Это значило бы выдать страх уничтожения; обнажить последний, интимный пласт самосознания.
Врач сказал А.:
– Пришлите ко мне ваших родственников.
– У меня нет родственников.
– В таком случае предупреждаю вас лично: сократите работу, ешьте то-то, спите столько-то и проч. и проч. – иначе вы умрете весной.
А. рассердилась и сказала:
– Я еще вас переживу.
Месяца через два после разговора врач этот действительно умер. Она же скрыла его диагноз от всех.

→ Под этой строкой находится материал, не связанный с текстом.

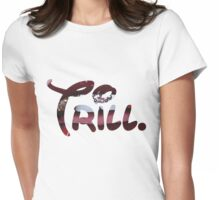 Trill Lips Womens Fitted T-Shirt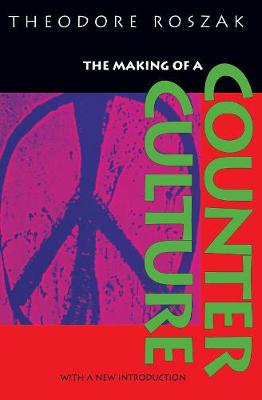 The Making of a Counter Culture Reflections on the Technocratic Society and Its Youthful Opposition by Theodore Roszak
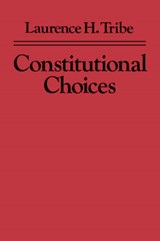 Constitutional Choices (Paper) (OIP) | Lh Tribe |
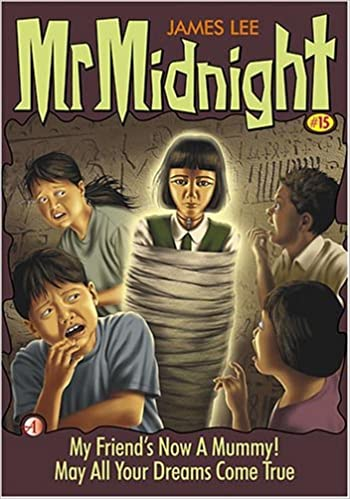 Mr Midnight #15 - My Friend's Now a Mummy! / May All Your Dreams Come True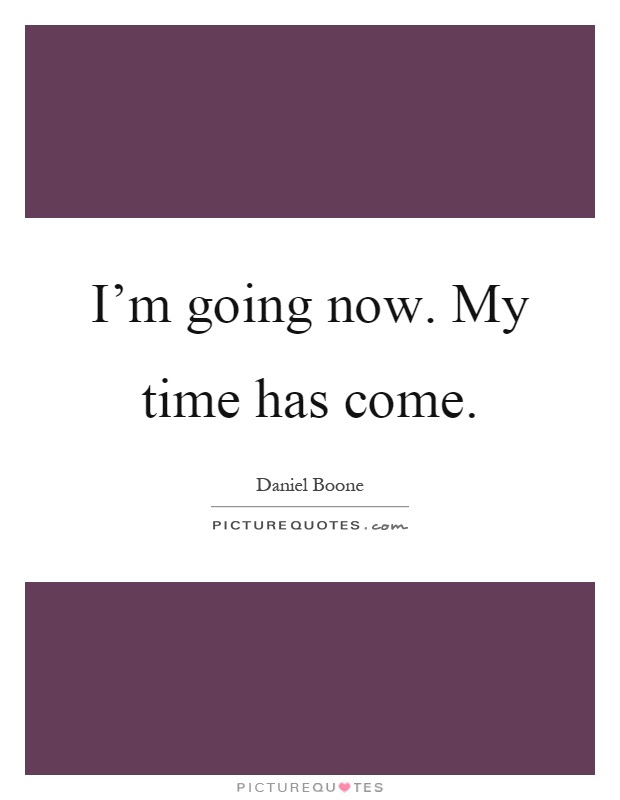 Im Going Now My Time Has Come Picture Quotes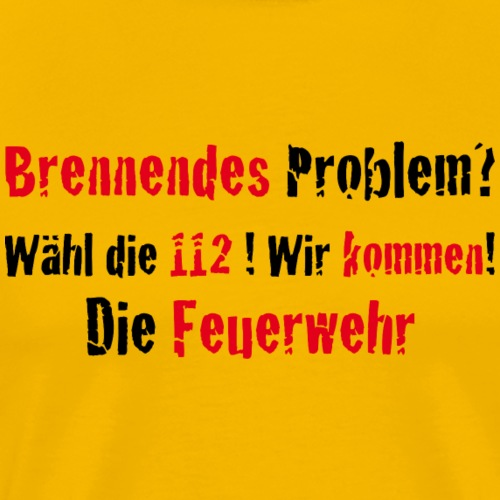 Burning Problems - Männer Premium T-Shirt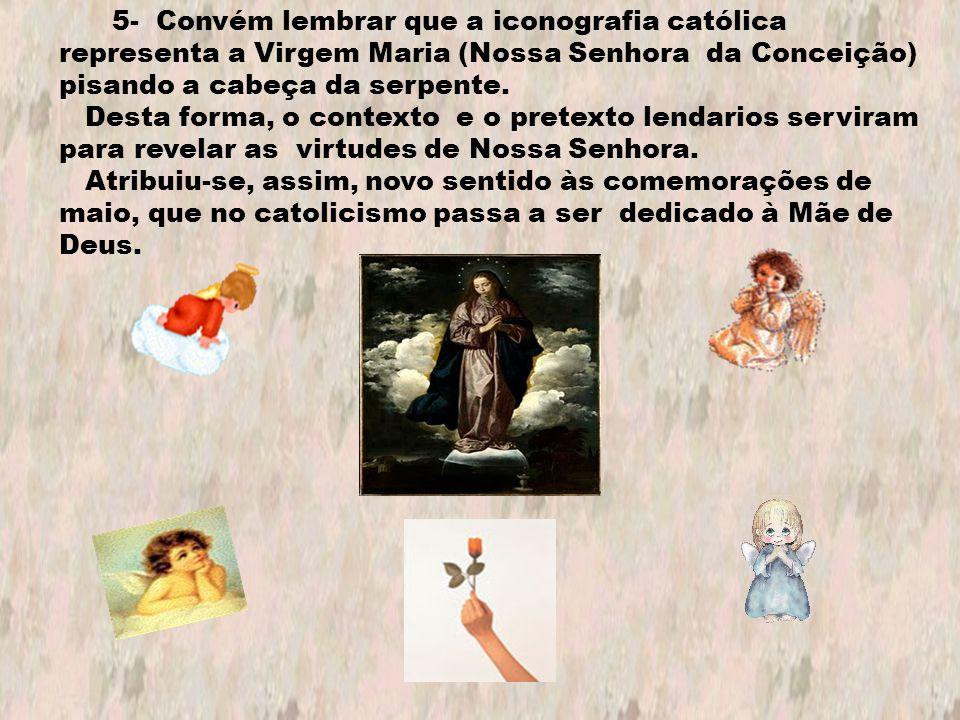 5- Convém lembrar que a iconografia católica representa a Virgem Maria (Nossa Senhora da Conceição) pisando a cabeça da serpente.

Смерть – в частности, от туберкулеза – для нее вполне конкретная тема, от которой она не уклоняется никогда. Очень молодая, она уже страдает законченной пустотой, нигилистическим воззрением на жизнь. Как все, она боится смерти, но роль вытеснения в ее душевном обиходе ничтожна. Впрочем, там, где нравственная опустошенность сочетается с равнодушием к чувственным радостям жизни, – там нечем и вытеснять. Она принадлежит к числу людей, быть может и слабых, но больше всего боящихся унижения; такие не соглашаются быть подавленными и слабыми до конца. Всем защитным уловкам они предпочитают высокомерное созерцание трагических истин бытия. Процесс созерцания их утешает. Нигилизм ее питается мыслью о смерти (раз помрем – то тем более все равно); а беспредметный культ мужества находит поддержку в нигилизме, который, как все отрицательные воззрения, никогда не отрицал, что люди должны «с готовностью идти туда, куда не могли не идти…» (Ларошфуко). Этой вот голой храбростью – способом неутешительным, но годным и для философов, и для детей, – она силится одолеть задачу. Недавно умер человек, который ее любил и которого она обидела. Он был квалифицированным мотоциклистом, то есть постоянно и добровольно подвергался смертельной опасности. Умирал же от рака тяжело, со страхом. Для перелетов, для охоты на тигров и восхождения на ледники достаточно, может быть, умения не думать о развязке, но для туберкулеза и рака это совсем не годится. Он умирал долго; А. бывала у него каждый день; и вместе с физическим утомлением росла усталость ума, непрерывно занятого все новыми подробностями неразрешимой задачи.